L'inquiétude l'emporte après les négociations de Bonn en vue d'un nouvel accord sur le climat, témoignant de la difficulté à relancer un processus en panne depuis Copenhague malgré la multiplication des signaux alarmants de dérèglements climatiques sur le terrain.

Canicules et incendies de forêt en Russie, inondations massives au Pakistan, sécheresse et crise alimentaire au Niger: les catastrophes s'accumulent, cohérentes avec les prévisions des climatologues, alors que selon l'Agence américaine de l'océan et de l'atmosphère (NOAA), la planète n'a jamais eu aussi chaud qu'au cours du premier semestre de 2010.

Mais ce sentiment d'urgence n'atteint pas les négociateurs des Nations unies, réunis jusqu'à vendredi à Bonn pour préparer la conférence de Cancun chargée de compléter, fin novembre, l'embryon d'accord arraché à Copenhague en décembre 2009 afin de contenir la hausse du thermomètre mondial à 2°C maximum.

«Nous observons des reculades de toutes parts (...) Si nous continuons ainsi, il n'y a aucun espoir d'accord», a avoué vendredi le représentant américain Jonathan Pershing, lors d'une conférence de presse retransmise via Internet. «À ce stade je suis très inquiet. Toute la semaine nous avons vu des pays qui reviennent sur les engagements pris à Copenhague et sur nos accords», a-t-il ajouté au terme des cinq jours de négociations.
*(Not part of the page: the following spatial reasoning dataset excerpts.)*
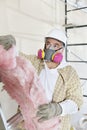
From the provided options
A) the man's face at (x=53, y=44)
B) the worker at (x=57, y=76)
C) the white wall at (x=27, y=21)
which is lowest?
the worker at (x=57, y=76)

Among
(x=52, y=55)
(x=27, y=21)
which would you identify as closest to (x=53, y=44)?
(x=52, y=55)

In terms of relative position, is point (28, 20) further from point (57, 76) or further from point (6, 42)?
point (6, 42)

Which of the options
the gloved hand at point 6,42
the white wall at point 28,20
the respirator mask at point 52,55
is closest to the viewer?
the gloved hand at point 6,42

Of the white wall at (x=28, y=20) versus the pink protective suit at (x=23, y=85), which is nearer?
the pink protective suit at (x=23, y=85)

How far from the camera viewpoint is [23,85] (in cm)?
68

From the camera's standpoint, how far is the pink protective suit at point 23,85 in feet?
2.11

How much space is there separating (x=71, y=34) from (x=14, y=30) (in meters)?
1.22

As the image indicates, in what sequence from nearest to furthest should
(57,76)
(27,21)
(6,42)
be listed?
(6,42) → (57,76) → (27,21)

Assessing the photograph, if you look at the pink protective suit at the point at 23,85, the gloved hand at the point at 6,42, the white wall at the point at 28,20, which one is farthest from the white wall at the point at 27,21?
the gloved hand at the point at 6,42

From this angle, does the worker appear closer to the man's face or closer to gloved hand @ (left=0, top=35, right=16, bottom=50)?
the man's face

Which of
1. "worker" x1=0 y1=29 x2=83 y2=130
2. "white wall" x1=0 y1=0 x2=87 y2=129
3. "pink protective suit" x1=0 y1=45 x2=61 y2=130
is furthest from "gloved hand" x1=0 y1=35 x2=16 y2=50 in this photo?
"white wall" x1=0 y1=0 x2=87 y2=129

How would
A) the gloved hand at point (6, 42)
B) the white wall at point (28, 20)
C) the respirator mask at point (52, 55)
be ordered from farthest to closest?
the white wall at point (28, 20)
the respirator mask at point (52, 55)
the gloved hand at point (6, 42)

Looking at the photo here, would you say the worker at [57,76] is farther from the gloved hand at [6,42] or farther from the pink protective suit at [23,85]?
the gloved hand at [6,42]

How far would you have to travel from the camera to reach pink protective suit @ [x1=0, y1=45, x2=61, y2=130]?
0.64 meters
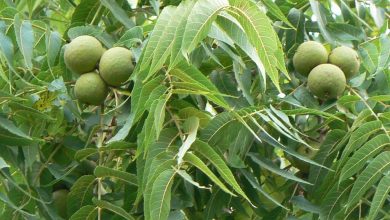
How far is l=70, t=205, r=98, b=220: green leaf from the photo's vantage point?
1.92 m

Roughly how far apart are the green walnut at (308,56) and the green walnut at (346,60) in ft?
0.09

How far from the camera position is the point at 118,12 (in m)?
2.19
Le représentant belge (dont le pays préside l'Union européenne) a également jugé «particulièrement décevant que certains pays qui s'étaient associés à l'accord (de Copenhague) semblent aujourd'hui se dissocier du consensus politique qu'il implique».

Des propos qui visent principalement la Chine et l'Arabie Saoudite, selon un participant, qui relève que: «La Chine était pourtant bien dans la salle, à Copenhague».

De leur côté, les pays les plus pauvres et en première ligne des dérèglements climatiques, auxquels une aide immédiate de 30 mds de dollars sur trois ans (2010-2012) a été promise, s'impatientent: «On en parle peu et les versements sont encore plus rares», a souligné Dessima Williams, représentante de Grenade au nom de l'Alliance des petits États insulaires (AOSIS). «Or on est déjà au mois d'août».

«Il est temps d'insuffler un sentiment d'urgence», a appuyé le délégué du Lesotho, Bruno Sekoli, au nom des pays les moins avancés.

Il est désormais clair que la conférence de Cancun ne verra, au mieux, que l'adoption d'une série de décisions techniques notamment sur la déforestation, les technologies vertes... Loin encore d'un accord global déjà espéré à Copenhague et désormais renvoyé à Johannesburg, fin 2011.

Comment, dans l'intervalle, éviter un vide juridique entre la première phase du Protocole de Kyoto qui expire fin 2012 et l'entrée en vigueur d'un nouveau traité? Et que faire des États-Unis dans ce cadre, eux qui n'ont pas ratifié Kyoto et viennent d'ajourner sine die l'adoption de leur loi climat ?

Le texte censé regrouper l'ensemble des pollueurs sous une même architecture ressort de Bonn encore un peu plus bouffi et confus - «bourré de crochets et illisibles», selon un Européen.

«Il n'est pas sûr que les négociateurs politiques se rendent compte qu'un échec à Cancun serait ressenti comme un échec du processus onusien», déplore le représentant français Paul Watkinson. «Veulent-ils encore négocier pendant cinq ans, totalement déconnectés de la réalité?»

Il ne leur reste plus que cinq jours de négociations avant Cancun, avec un ultime rendez-vous prévu en octobre à Tianjin (est de Pékin), le premier en terre chinoise.